Él fue el primero en abandonar la galería. Roana tardó aún más de una hora en alejarse de allí.

A la mañana siguiente, cuando aún el sol no había asomado su rojo disco por encima de los Montes del Ciervo, tres jinetes abandonaban el rancho Cuadrado X. Aparentemente sólo les veían marchar unos vaqueros y peones que les habían ayudado a ensillar sus caballos y a colocar en la grupa las abundantes provisiones preparadas por Sara.

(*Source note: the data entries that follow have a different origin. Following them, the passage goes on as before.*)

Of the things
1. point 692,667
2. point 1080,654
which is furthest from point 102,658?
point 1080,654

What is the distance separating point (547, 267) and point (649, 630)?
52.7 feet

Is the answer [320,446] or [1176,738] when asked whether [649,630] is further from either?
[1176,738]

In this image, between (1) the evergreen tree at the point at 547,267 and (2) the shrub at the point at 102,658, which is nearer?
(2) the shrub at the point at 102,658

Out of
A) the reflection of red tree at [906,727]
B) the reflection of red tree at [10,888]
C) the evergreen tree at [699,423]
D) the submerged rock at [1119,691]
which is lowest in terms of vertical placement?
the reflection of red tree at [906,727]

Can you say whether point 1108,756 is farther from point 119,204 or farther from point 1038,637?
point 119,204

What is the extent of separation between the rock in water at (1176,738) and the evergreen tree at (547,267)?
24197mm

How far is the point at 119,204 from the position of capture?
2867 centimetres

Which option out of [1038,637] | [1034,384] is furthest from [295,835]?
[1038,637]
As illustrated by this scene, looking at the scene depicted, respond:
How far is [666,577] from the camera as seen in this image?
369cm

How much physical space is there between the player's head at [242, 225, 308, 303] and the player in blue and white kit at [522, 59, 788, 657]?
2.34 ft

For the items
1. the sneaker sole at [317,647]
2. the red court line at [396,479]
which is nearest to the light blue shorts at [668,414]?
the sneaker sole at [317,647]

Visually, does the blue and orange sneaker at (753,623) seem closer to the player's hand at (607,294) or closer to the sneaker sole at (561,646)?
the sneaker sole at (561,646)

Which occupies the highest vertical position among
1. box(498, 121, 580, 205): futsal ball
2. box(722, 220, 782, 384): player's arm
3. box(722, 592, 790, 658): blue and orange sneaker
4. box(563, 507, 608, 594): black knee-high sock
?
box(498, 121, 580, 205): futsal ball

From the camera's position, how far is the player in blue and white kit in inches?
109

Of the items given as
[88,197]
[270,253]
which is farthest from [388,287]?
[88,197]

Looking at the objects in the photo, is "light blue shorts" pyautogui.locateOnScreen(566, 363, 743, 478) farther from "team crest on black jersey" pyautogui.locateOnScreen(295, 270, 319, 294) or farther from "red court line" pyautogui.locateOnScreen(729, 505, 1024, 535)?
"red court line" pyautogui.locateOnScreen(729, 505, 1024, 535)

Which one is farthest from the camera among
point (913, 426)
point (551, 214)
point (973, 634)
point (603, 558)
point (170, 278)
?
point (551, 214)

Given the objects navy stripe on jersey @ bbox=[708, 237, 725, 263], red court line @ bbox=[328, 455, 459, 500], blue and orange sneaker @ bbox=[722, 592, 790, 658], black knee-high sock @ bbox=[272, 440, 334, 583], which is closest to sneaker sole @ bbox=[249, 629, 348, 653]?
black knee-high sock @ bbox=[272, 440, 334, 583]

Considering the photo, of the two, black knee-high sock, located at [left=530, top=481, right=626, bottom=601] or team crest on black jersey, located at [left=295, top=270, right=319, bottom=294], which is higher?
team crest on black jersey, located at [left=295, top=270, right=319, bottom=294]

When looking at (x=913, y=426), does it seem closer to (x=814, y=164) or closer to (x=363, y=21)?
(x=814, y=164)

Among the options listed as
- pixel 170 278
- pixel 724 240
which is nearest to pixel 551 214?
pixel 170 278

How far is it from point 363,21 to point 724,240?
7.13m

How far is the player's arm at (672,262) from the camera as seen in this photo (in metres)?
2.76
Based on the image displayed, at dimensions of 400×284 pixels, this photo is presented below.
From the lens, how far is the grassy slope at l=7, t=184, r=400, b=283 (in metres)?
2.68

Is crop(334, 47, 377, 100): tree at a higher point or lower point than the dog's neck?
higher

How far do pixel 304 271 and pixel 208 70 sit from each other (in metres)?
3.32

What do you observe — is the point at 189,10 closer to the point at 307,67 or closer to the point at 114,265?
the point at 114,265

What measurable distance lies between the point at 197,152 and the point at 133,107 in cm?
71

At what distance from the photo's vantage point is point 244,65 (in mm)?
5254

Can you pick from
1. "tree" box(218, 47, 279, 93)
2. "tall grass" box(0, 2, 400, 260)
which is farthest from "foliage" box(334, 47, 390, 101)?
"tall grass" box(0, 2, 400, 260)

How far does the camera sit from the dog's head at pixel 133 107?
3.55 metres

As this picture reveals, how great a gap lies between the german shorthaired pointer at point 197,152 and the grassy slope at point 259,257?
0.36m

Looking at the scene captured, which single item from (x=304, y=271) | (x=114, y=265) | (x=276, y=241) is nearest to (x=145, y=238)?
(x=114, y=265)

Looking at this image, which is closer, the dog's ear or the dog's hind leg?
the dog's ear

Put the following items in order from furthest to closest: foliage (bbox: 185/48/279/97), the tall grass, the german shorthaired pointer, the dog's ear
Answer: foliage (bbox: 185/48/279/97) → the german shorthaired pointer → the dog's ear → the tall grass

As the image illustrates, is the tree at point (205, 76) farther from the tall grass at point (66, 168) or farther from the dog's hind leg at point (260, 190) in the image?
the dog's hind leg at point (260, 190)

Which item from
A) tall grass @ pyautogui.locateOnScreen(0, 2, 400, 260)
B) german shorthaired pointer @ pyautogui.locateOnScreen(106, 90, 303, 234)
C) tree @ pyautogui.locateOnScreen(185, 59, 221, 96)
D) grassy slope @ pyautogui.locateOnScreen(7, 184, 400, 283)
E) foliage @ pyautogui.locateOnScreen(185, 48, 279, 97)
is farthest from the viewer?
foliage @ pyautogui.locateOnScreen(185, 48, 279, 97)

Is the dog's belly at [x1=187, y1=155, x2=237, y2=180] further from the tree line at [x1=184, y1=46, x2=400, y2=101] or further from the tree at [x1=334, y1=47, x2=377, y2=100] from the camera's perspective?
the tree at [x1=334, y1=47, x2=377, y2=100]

Pero detrás de los cristales de una de las ventanas, la del cuarto de Roana, la joven, aún con el mismo traje que luciera la noche anterior, con los ojos irritados por el mucho llorar y el no dormir, miraba partir a los tres negros jinetes y, aunque sabía que ni podían verla ni oírla, agitaba la mano derecha lentamente, como si temiese romper algo, y con voz que ni ella misma podía oír, musitaba:

—Adiós; César, adiós para siempre.

Los tres hombres ascendían por la ladera de la primera montaña. En la cumbre empezaba a verse el borde amarillo anaranjado del sol naciente, que era saludado con alegre griterío por todos los pájaros de la enramada. ¡Era el amanecer! ¡La hora más alegre del día! Y, sin embargo, aún quedaban lágrimas en los ojos de Roana.

Silveira, con su inconfundible sombrerito de alas cortas; Guzmán, con su levita de flotantes faldones, y Abriles, con su traje charro, formaban ahora una negra silueta contra el amplio disco del sol. Los tres levantaron al unísono las manos, saludaron con los sombreros y picando espuelas desaparecieron entre las nieblas del amanecer, dejando tras ellos un polvo que no se sabía si era realmente polvo, jirones de niebla o un rayo de sol.

Durante mucho rato, aún, Roana siguió mirando hacia lo alto, conservando en sus pupilas la imagen del hombre a quien nunca más volvería a ver.